Retype all the records below word for word, leaving the pictures out.

Records from a data source:
--- BEGIN ---

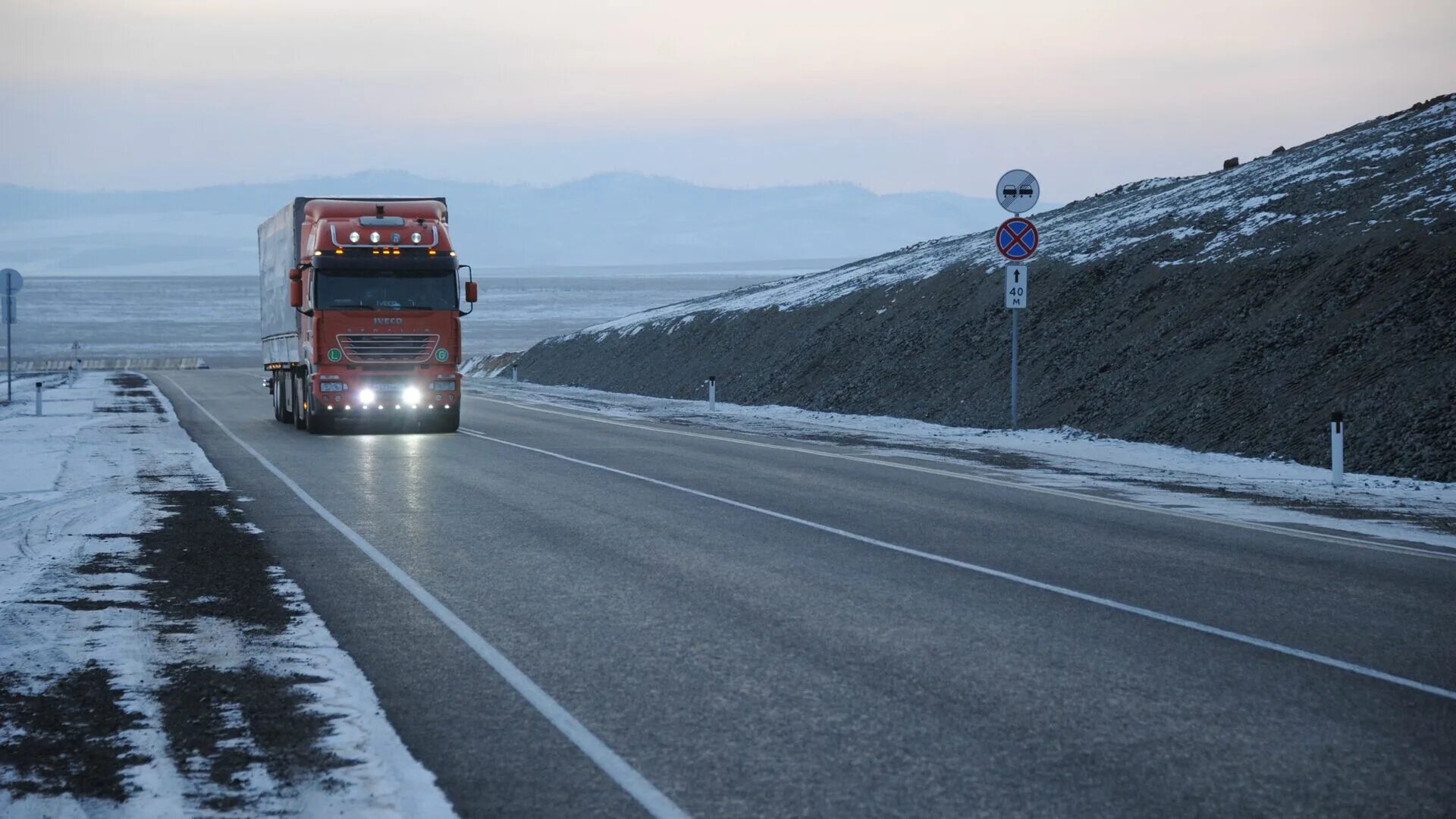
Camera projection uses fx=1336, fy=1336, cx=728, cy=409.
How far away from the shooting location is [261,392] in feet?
132

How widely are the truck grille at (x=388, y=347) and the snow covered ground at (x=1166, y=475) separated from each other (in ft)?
19.8

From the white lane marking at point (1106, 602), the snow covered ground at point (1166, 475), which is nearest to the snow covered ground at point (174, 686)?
the white lane marking at point (1106, 602)

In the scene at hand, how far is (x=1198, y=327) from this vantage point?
24.2 meters

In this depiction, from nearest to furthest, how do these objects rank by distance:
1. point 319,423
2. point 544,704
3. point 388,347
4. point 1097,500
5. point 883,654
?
point 544,704 → point 883,654 → point 1097,500 → point 388,347 → point 319,423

--- END ---

Result of this exercise:
Camera projection uses fx=1336, fy=1336, cx=728, cy=409.
How far away from the shooting location is [261,392] in feet?
132

How widely are the truck grille at (x=388, y=347) and the snow covered ground at (x=1166, y=475) separated from each other (in ft)?
19.8

From the white lane marking at point (1106, 602), the snow covered ground at point (1166, 475), which is nearest to the snow covered ground at point (174, 686)?
the white lane marking at point (1106, 602)

In the scene at hand, how far is (x=1198, y=327) from this vantage point?
24.2 meters

In this depiction, from nearest to furthest, how do these objects rank by distance:
1. point 319,423
2. point 544,704
3. point 388,347
4. point 1097,500
5. point 883,654
?
point 544,704 → point 883,654 → point 1097,500 → point 388,347 → point 319,423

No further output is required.